Even though the Federal Arbitration Act (FAA) exempts transportation workers engaged in interstate commerce from arbitration agreements, the New Jersey Arbitration Act (NJAA) may provide adequate legal basis to enforce such agreements, a three-judge panel of the New Jersey appeals court has ruled. Colon v. Strategic Delivery Solutions, LLC, No. A-2378-17T4 (N.J. Super. Ct. App. Div. June 4, 2019).

The case was remanded to the trial court with directions to first determine whether the plaintiffs, independent contractor-drivers, were covered by the FAA’s exemption for “transportation workers,” as required under the U.S. Supreme Court’s New Prime, Inc. v. Oliveira, No. 17-340 (Jan. 15, 2019). Writing for the Court, Judge Karen Suter said, however, that even if the trial court finds them to be transportation workers exempt from the FAA, the plaintiffs still may arbitration their claims under the state arbitration law.

A day after Colon was released, a different three-judge panel of New Jersey’s Appellate Division said, in an unsigned per curiam decision, Arafa v. Health Express Corp., No. A-1862-17T3 (June 5, 2019), it relied on New Prime to conclude that a driver may pursue his wage and hour claims in court. The Arafa opinion did not discuss the NJAA or whether the state arbitration statute applied. The panel ruled the driver qualifies as a transportation worker exempt from arbitration under the FAA and remanded the case to the trial court.

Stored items
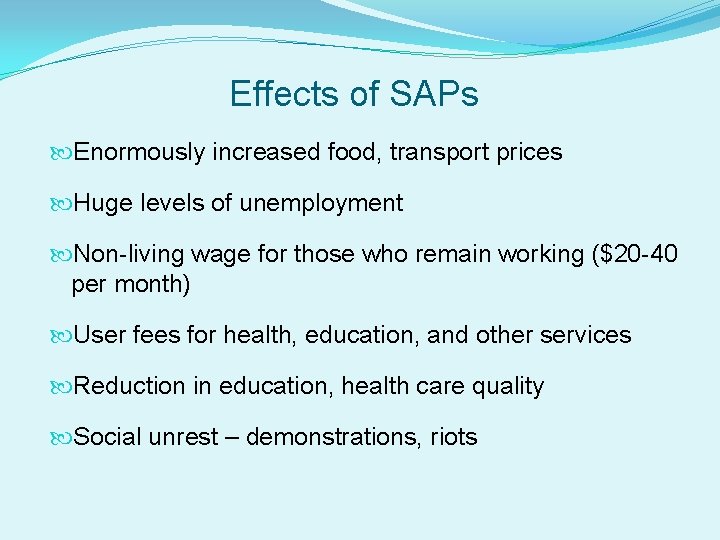 Effects of SAPs

Enormously increased food, transport prices

Huge levels of unemployment

Non-living wage for those who remain working (\$20-40 per month)

User fees for health, education, and other services

Reduction in education, health care quality

Social unrest – demonstrations, riots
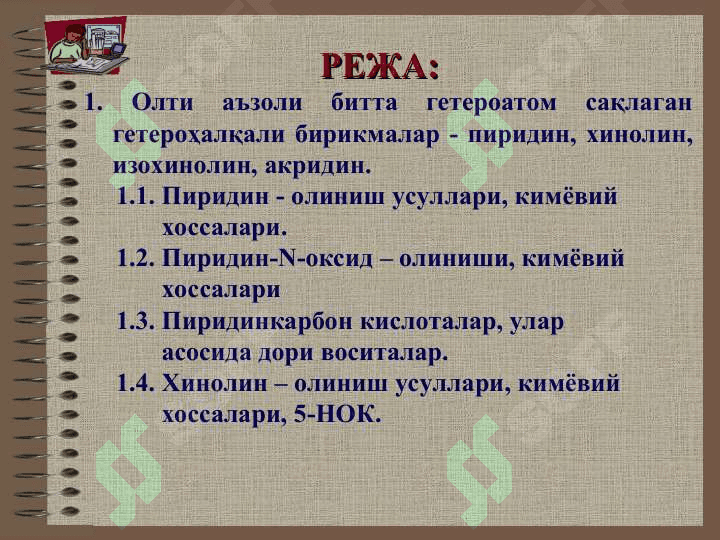 РЕЖА:

1. Олти аъзоли битта гетероатом сақлаган гетероҳалқали бирикмалар - пиридин, хинолин, изохинолин, акридин.

1.1. Пиридин - олиниш усуллари, кимёвий хоссалари.

1.2. Пиридин-N-оксид – олиниши, кимёвий хоссалари

1.3. Пиридинкарбон кислоталар, улар асосида дори воситалар.

1.4. Хинолин – олиниш усуллари, кимёвий хоссалари, 5-НОК.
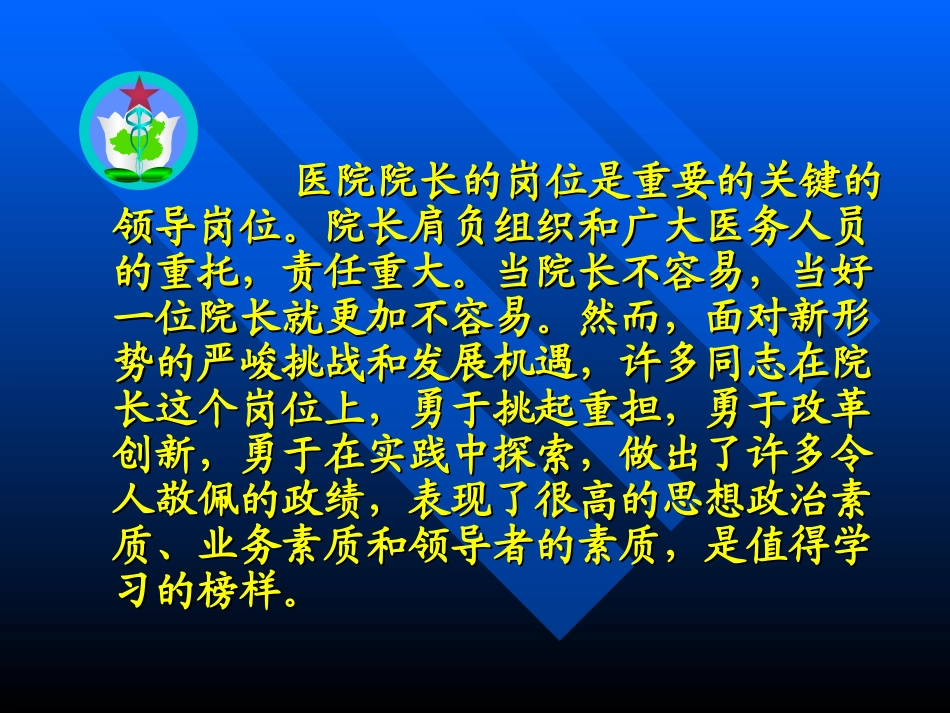 医院院长的岗位是重要的关键的领导岗位。院长肩负组织和广大医务人员的重托，责任重大。当院长不容易，当好一位院长就更加不容易。然而，面对新形势的严峻挑战和发展机遇，许多同志在院长这个岗位上，勇于挑起重担，勇于改革创新，勇于在实践中探索，做出了许多令人敬佩的政绩，表现了很高的思想政治素质、业务素质和领导者的素质，是值得学习的榜样。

TASK 1
According to the article on the New Jersey arbitration rulings, which judge wrote for the court in Colon v. Strategic Delivery Solutions?
TASK 2
Revise the article on the New Jersey arbitration rulings by giving its text from "A day after Colon was" to "the trial court." again, with "driver" changed to "courier".
TASK 3
Continue the article on the New Jersey arbitration rulings from the point where it ends.

WRITTEN REPLY 1
Judge Karen Suter

WRITTEN REPLY 2
A day after Colon was released, a different three-judge panel of New Jersey’s Appellate Division said, in an unsigned per curiam decision, Arafa v. Health Express Corp., No. A-1862-17T3 (June 5, 2019), it relied on New Prime to conclude that a courier may pursue his wage and hour claims in court. The Arafa opinion did not discuss the NJAA or whether the state arbitration statute applied. The panel ruled the courier qualifies as a transportation worker exempt from arbitration under the FAA and remanded the case to the trial court.

WRITTEN REPLY 3
Supreme Court on FAA

The FAA states that its provisions “shall not apply to contracts of employment of […] any other class of workers engaged in foreign or interstate commerce.” (Emphasis added.) In New Prime, the Supreme Court held that the FAA’s transportation worker exception applies not only to “contracts of employment,” but to independent contractor agreements between companies and transportation workers. Therefore, the Supreme Court ruled that the FAA does not provide a statutory basis for enforcing an arbitration agreement between a company and a transportation worker engaged in interstate commerce. That decision left in doubt the enforceability of arbitration agreements in the industry, which relies on independent contractor-drivers. (For details of New Prime, see our article, Supreme Court: Interstate Transport Companies’ Independent Contractor-Drivers are Exempt from FAA.)

Colon Background

The plaintiffs in Colon were transportation workers who executed independent contractor agreements that contained arbitration clauses that expressly referenced and relied upon the FAA. The agreements did not mention the NJAA.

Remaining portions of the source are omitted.